__Aim of the exercise__: The answer must be only the lines below from the one holding "This photo taken" down to the one holding "Rear view of", ends included, printed exactly; please omit all pictures.

__Input data__:
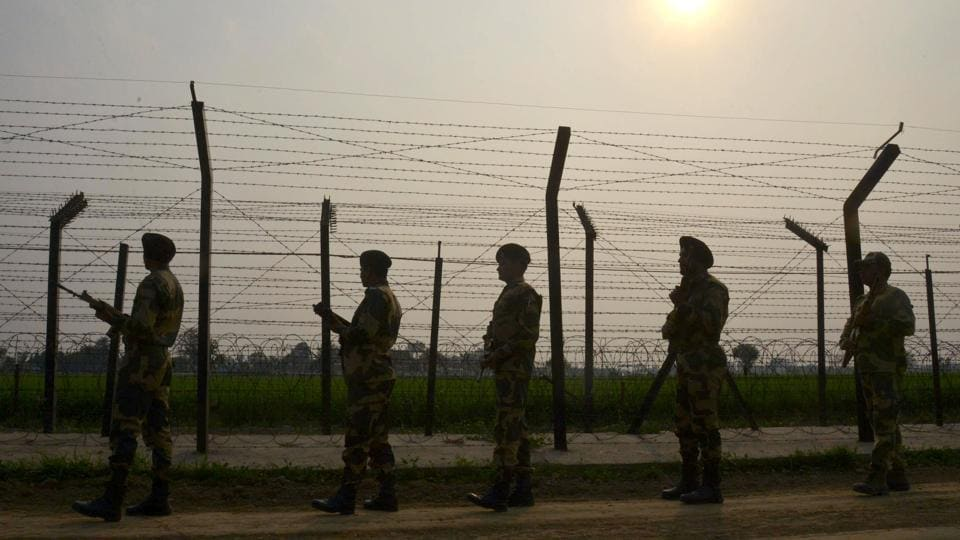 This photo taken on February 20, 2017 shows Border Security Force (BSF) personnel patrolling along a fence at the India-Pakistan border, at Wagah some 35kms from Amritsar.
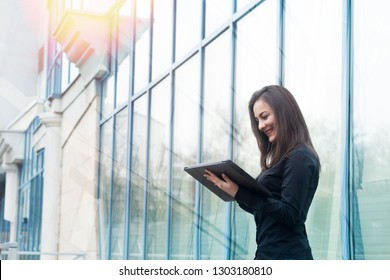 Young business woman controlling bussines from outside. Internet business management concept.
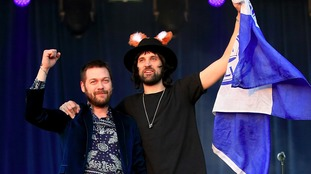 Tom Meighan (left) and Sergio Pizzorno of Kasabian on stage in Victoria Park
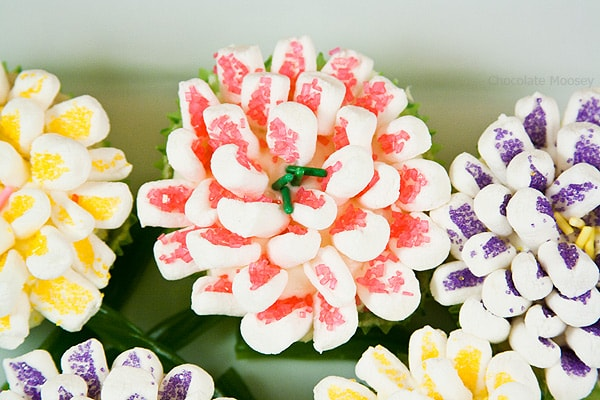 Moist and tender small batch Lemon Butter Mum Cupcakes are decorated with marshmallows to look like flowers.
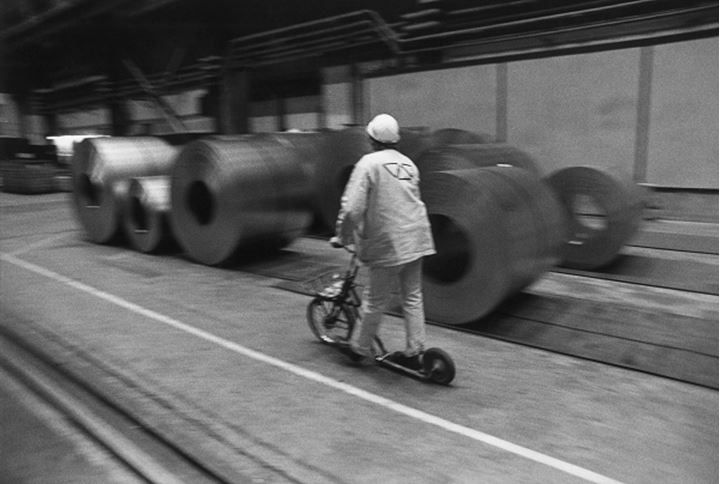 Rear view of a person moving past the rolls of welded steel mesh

--

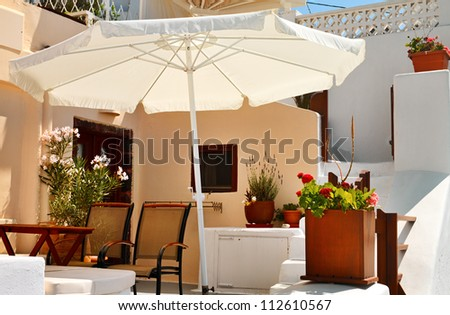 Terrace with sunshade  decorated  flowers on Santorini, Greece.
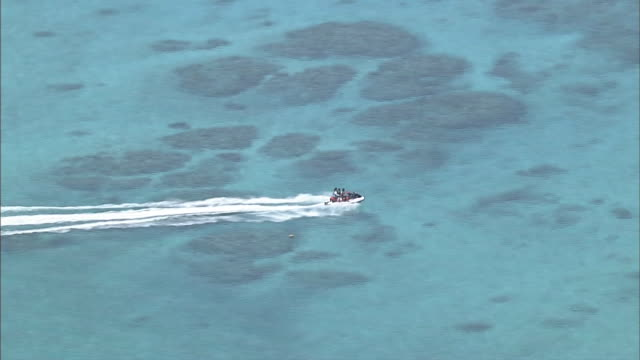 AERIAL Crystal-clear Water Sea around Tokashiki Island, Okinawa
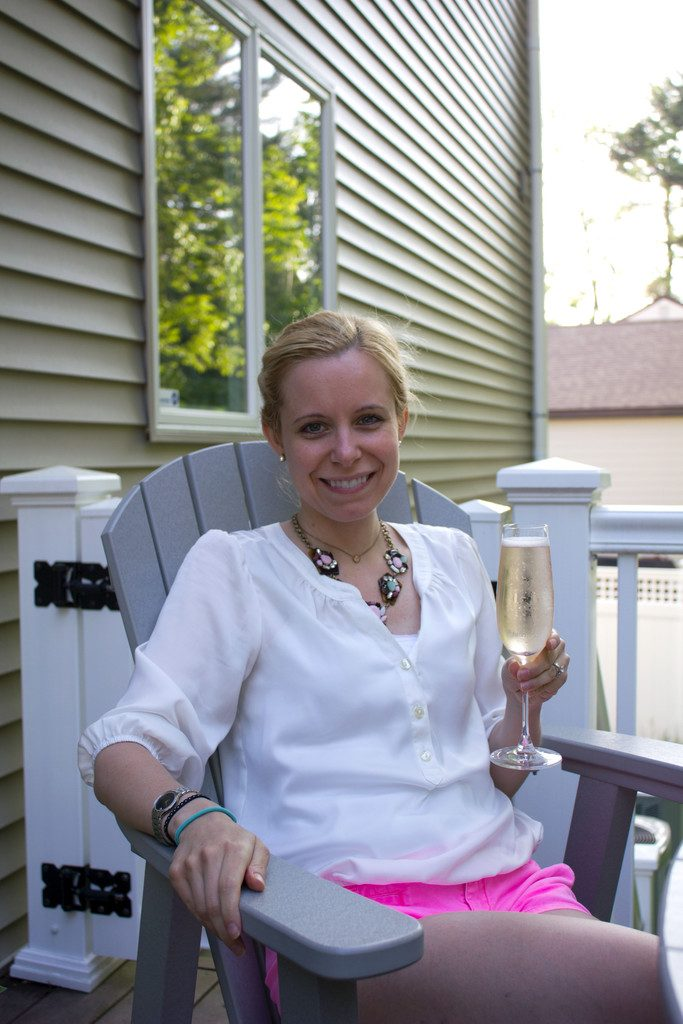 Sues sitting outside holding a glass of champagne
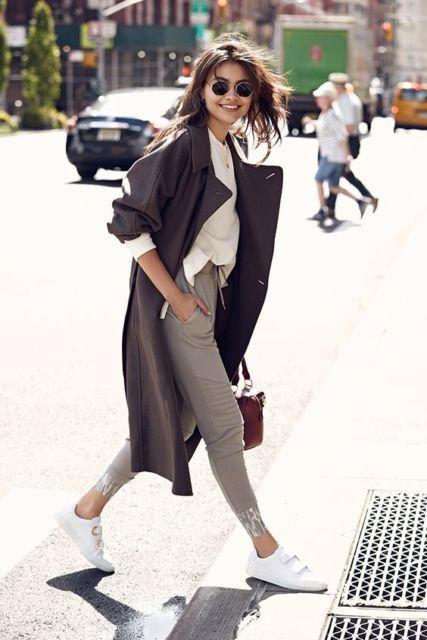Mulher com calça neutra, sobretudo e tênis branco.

__Answer to this task__:
 This photo taken on February 20, 2017 shows Border Security Force (BSF) personnel patrolling along a fence at the India-Pakistan border, at Wagah some 35kms from Amritsar.
 Young business woman controlling bussines from outside. Internet business management concept.
 Tom Meighan (left) and Sergio Pizzorno of Kasabian on stage in Victoria Park
 Moist and tender small batch Lemon Butter Mum Cupcakes are decorated with marshmallows to look like flowers.
 Rear view of a person moving past the rolls of welded steel mesh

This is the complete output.